A 1-phase catchment area survey of all over 65-year-old residents of 7 catchment areas in Havana and 1 in Matanzas was conducted. Dementia diagnosis was established according to DSM-IV and our own, pre-validated10/66 criteria. The impact of dementia was assessed through associations with needs for care, cutting back on work to care and caregiver psychological morbidity.


We interviewed 2,944 older people, a response proportion of 96.4%. The prevalence of DSM-IV dementia was 6.4% and that of 10/66 dementia 10.8%. Both dementia outcomes were associated with older age, less education, a family history of dementia, shorter leg length and smaller skull circumference. Dementia, rather than physical health problems or depression, was the main contributor to needs for care (population-attributable prevalence fraction = 64.6%) and caregiver cutting back on work (population-attributable prevalence fraction = 57.3%).


The prevalence of dementia in Cuba is similar to Europe. Among health conditions, dementia is the major contributor to dependency and caregiver economic and psychological strain. More attention needs to be given to it and other chronic diseases associated more with disability than premature mortality.

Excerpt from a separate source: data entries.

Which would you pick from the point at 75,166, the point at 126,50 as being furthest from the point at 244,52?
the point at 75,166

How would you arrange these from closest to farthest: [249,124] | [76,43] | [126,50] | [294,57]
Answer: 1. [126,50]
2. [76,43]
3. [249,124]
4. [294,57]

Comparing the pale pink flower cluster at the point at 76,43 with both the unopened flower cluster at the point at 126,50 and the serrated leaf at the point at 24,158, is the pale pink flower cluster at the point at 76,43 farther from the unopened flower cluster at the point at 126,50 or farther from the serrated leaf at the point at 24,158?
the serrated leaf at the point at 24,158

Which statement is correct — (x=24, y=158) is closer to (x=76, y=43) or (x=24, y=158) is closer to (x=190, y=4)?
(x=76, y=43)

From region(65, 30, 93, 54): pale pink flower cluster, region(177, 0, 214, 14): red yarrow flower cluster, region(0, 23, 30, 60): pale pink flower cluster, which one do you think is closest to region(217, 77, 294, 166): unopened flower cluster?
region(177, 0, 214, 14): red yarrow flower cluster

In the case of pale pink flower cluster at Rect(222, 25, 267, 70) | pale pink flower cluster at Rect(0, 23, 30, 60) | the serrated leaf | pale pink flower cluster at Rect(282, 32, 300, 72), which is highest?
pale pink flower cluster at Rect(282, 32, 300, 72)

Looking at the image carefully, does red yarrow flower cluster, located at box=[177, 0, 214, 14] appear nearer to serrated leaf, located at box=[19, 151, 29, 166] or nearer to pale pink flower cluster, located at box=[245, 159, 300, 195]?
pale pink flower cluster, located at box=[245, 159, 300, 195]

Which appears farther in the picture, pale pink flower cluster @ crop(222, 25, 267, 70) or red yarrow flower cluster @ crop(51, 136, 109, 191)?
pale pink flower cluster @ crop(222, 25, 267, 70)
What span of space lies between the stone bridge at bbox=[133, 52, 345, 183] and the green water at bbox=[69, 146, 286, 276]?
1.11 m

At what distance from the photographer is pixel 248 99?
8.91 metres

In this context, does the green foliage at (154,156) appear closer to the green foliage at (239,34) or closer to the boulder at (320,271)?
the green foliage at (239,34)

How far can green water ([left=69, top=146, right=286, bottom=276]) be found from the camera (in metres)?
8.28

Key Words: Dementia, risk factors; Population-based studies; Prevalence study; Comorbidity; Caregiving; Caregiver burden; Developing countries


Over 24 million people live with dementia worldwide, with 4.6 million new cases annually [1], similar to the annual global incidence of non-fatal stroke. The prevalence is generally lower in developing countries than in the developed north [1, 2], strikingly so in some studies [3, 4]. However, most people with dementia live in low- and middle-income countries; 60% in 2001, rising to 71% by 2040. The numbers will double every 20 years to over 80 million by 2040, with more rapid increases in developing than developed regions [1]. The proportionate increases in Latin America, where the prevalence of dementia seems to be similar to that in high-income countries, will exceed those of any other world region [1]. Well-designed epidemiological research can generate awareness, inform policy and encourage service development. Such evidence has been lacking in many world regions and has been patchy in others, with few studies and widely varying estimates [1]. In Latin America, new data on the prevalence of dementia have recently become available from studies in Brazil [5, 6] and Venezuela [7]. There are also publications in Spanish relating to surveys conducted in the 1990s in Colombia [8], Uruguay [9] and Cuba [10], and a conference abstract describing a survey from the same period in Chile [11].

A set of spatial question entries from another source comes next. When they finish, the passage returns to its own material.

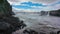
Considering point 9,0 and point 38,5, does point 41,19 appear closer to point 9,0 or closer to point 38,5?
point 38,5

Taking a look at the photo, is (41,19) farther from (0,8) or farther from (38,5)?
(0,8)

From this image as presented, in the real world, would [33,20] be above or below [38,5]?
below

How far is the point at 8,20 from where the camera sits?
3328 millimetres

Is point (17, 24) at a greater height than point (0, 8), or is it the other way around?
point (0, 8)

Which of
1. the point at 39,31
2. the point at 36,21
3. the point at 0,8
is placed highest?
the point at 0,8

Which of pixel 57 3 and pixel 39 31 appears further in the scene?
pixel 57 3

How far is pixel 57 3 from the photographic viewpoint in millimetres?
3510

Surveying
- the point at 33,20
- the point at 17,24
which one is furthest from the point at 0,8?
the point at 33,20

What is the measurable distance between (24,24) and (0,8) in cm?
71

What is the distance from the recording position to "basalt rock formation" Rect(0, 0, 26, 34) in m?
3.20

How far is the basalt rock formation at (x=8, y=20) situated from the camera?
10.5 ft

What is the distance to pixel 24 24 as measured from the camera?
337 centimetres

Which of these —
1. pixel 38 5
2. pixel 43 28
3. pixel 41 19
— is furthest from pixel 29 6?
pixel 43 28

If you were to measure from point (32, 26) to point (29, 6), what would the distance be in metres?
0.53
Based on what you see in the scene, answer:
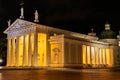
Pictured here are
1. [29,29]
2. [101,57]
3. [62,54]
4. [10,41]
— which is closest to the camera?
[62,54]

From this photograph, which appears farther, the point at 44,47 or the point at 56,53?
the point at 44,47

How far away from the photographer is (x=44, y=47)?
55406 millimetres

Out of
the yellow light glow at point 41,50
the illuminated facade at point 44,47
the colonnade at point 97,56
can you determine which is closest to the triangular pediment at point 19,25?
the illuminated facade at point 44,47

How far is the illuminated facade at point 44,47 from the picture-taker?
52.2 meters

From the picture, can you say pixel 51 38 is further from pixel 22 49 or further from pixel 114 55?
pixel 114 55

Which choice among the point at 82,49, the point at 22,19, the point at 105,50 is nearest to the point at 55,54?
the point at 82,49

The 10/66 Dementia Research Group's population-based cross-sectional surveys in 11 low- and middle-income countries (India, China, Nigeria, Cuba, Dominican Republic, Puerto Rico, Brazil, Venezuela, Mexico, Peru and Argentina) will provide a resource for the comparative study of prevalence, impact and cost. In this paper we report the prevalence and impact of dementia in Cuba, one of the first completed 10/66 surveys. Cuba is a developing country with a health profile akin to developed countries. Health care is centrally planned and financed by the state. There is comprehensive coverage and free access; 99% of the population is registered with the catchment-area-organized family doctor system, with 1 doctor to every 160 households. The infant mortality rate is only 7 per 1000, fertility is low and stable and 1.1 million Cubans (10% of the population) are aged over 65 [12]. The main causes of death, in order of frequency, are coronary heart disease, cancer and cerebrovascular disease [12].


Comprehensive details of the protocol for the 10/66 population-based cross-sectional surveys are provided in an open-access online journal publication [13].

Setting and Study Design

We conducted a 1-phase cross-sectional catchment area survey of all over 65-year-old residents of 7 catchment areas in 5 urban districts in Havana, Cuba (Lisa, Luyano, Marianao, Playa and Plaza) and 1 catchment area in Matanzas (Milanes), a port city 120 km along the coast from Havana. We supplemented health service registers with systematic door-knocking, recording the genders and ages of all residents and the names of those aged 65 years or over on the census date. Precision calculations indicated that a sample of 3,000 would allow estimation of a typical dementia prevalence of 4.5% [14] with a precision of ±0.7%.

Preparation and Training

A 1-week project planning meeting was held for all 10/66 investigators. A standardized operating procedure manual covers every aspect of training and field procedures. All assessments were translated into Ibero-American Spanish with country-specific adaptations, where necessary. In Cuba, the interviews were carried out by polyclinic doctors (psychiatrists, geriatricians or general medical specialists). All were rigorously trained in study protocol and procedures, and structured interviewing techniques with an additional 2-day training for the Geriatric Mental State clinical assessment and the neurological/physical examination.

Recruitment and Interview Procedures

Age and eligibility were determined on revisit for interview, using the participant's stated and documented ages, their age according to an informant, and, if discrepant, that according to an event calendar. The participants were recruited with informed signed consent or a relative's signed agreement if lacking capacity. The interviews were carried out in the participants’ own homes. Data were collected directly onto laptop computers using computerized Spanish questionnaires driven by EPIDATA software, including conditional skips and interactive checking. This was a comprehensive 1-phase survey – all participants received the full assessment lasting approximately 2–3 h, comprising participant interview, physical examination and phlebotomy, and an informant interview.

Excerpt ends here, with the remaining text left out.